*** Opening of EXERCISE TEXT ***
Let’s be honest, there are some moments in films that make even the most hardened of cinema-goers cringe in their seats. Maybe it’s the grisly sound of bone crunching through flesh. Maybe it’s just the briefest hint of a bloody gash. Regardless, some moments seem to have been thought up specifically to make us feel uncomfortable. Yet, there’s something morbidly fascinating about them. Even after cowering from these moments in our sticky cinema seats, we replay them in our heads, repeating the wet “squishiness” of an open wound, feeling the pit of a burst gash against our skin. Yes!, we cry to the film gods, make it rain blood and please make it as disgusting as possible.
Jonathan Glazer’s Under the Skin released earlier this year to wide critical acclaim reformulated the bloody, spewing scenes we are normally used to seeing in an alien movie. Boxing off human mutilation within a black room, Glazer made the killing process clinical, methodical, even artistic. There was something about the sight of thick, tar-like liquid coating the bodies of unknown men that made even this film goer forget that what was being shown to us was incredibly grotesque. And that’s what the best visual effects do; make you forget the visceral pain attached to what you are being shown and draw you into the beauty of the cinematic process.
*** Close of EXERCISE TEXT ***
REQUIRED TASKS
1. In the passage about cringe-worthy film moments, which three words describe how Glazer made the killing process in Under the Skin?
2. Extend the passage about cringe-worthy film moments, picking up right after its last sentence.
*** Opening of RECORD EXCERPTS ***
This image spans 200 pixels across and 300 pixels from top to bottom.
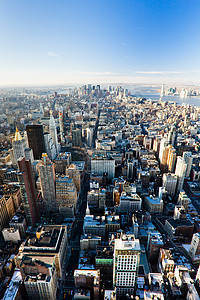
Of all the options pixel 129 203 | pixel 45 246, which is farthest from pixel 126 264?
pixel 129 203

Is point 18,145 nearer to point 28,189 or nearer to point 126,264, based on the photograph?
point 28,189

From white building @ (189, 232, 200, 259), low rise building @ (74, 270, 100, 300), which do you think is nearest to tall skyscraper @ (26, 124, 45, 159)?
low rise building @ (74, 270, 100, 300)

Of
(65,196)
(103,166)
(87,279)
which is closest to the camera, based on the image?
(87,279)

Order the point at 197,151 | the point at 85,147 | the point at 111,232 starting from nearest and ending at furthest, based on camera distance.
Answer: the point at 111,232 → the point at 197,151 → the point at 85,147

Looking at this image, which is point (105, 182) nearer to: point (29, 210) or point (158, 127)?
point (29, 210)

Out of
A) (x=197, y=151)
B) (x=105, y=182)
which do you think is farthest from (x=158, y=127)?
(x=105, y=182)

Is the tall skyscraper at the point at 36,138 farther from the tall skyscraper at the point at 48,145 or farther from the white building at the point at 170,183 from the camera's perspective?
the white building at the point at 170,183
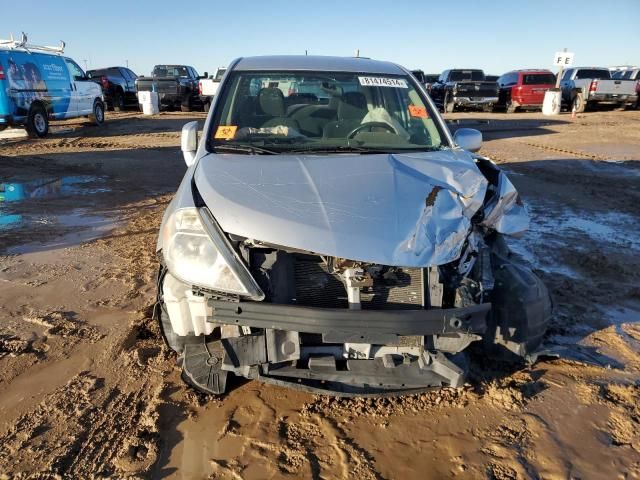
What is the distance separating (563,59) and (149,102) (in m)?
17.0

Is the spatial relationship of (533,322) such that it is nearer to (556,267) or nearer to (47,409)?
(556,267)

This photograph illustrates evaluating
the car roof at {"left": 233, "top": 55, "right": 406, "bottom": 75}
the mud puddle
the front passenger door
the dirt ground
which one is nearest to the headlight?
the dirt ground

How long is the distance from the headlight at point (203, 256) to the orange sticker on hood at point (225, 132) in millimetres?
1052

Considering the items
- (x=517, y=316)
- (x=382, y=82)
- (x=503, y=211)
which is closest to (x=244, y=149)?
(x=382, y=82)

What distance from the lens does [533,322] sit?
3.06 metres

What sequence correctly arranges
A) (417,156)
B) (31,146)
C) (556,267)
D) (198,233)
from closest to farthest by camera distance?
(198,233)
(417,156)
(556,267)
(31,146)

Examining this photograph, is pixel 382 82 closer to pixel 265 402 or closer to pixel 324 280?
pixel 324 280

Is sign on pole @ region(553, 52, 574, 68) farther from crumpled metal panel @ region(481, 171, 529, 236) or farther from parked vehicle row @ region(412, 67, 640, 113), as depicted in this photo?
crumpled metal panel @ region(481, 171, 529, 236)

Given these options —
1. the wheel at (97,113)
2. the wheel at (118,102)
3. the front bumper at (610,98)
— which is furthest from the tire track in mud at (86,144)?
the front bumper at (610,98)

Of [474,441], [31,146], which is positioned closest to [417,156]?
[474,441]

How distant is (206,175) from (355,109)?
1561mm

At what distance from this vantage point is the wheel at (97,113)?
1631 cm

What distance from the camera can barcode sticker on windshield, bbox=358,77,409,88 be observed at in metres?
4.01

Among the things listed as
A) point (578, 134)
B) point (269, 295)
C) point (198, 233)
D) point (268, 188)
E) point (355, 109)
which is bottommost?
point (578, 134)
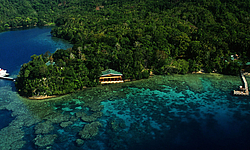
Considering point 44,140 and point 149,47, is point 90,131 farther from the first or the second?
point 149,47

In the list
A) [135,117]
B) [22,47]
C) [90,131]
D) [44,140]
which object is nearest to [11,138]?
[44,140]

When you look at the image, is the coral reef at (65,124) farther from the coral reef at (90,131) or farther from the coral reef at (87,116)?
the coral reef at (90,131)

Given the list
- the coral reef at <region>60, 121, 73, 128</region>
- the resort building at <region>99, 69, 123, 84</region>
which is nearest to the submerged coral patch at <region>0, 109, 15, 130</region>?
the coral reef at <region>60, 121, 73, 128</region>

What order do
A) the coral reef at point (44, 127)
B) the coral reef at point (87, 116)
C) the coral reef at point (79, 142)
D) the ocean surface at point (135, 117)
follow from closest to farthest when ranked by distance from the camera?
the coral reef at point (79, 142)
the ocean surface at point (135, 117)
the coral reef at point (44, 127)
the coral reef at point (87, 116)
*** Close of RECORD EXCERPTS ***
OUTPUTS BY TASK
1. Clinical, methodical, even artistic.

2.
If Under the Skin is 2014’s adaptation of everything gruesome, then The Exorcist (William Friedkin, 1973) is surely its counterpart. Splashing queasy green vomit and sweaty grey skin all over the screen, Friedkin’s iconic film was hardly subtle. Still, there remains something utterly arresting about the images on-screen; sure, they’ll put you off your dinner and you won’t eat anything jellied for some time to come, yet the whole ‘gross-out’ factor of it is so intense that it ends up going somewhere completely different. The Exorcist and even Alien (Ridley Scott, 1979) are so watchable because they push the human body to places unknown, they suggest that because the characters in the film harbor all of these bubbling, sticky fluid messes, then so do we. Trapped inside of our bodies is a whole world of horror that we have no hope of ever escaping. And that is truly fascinating.
That is, until we are confronted with it. Whilst Friedkin’s and Scott’s characters are essentially unaware of the bodily changes happening to them (one is possessed, the other quickly dies), there is one character who is not only fully aware of her bodily change but also seems to embrace and encourage it. Andrzej Zulawski’s Possession (1981) is a cult horror nasty which stars Isabelle Adjani as the harborer of something really disgusting. Throughout the film, we watch as Adjani’s character becomes increasingly disinterested in both the world around her and her worried husband. I won’t give away the reveal but let’s just say it involves some pretty inappropriate monster activity.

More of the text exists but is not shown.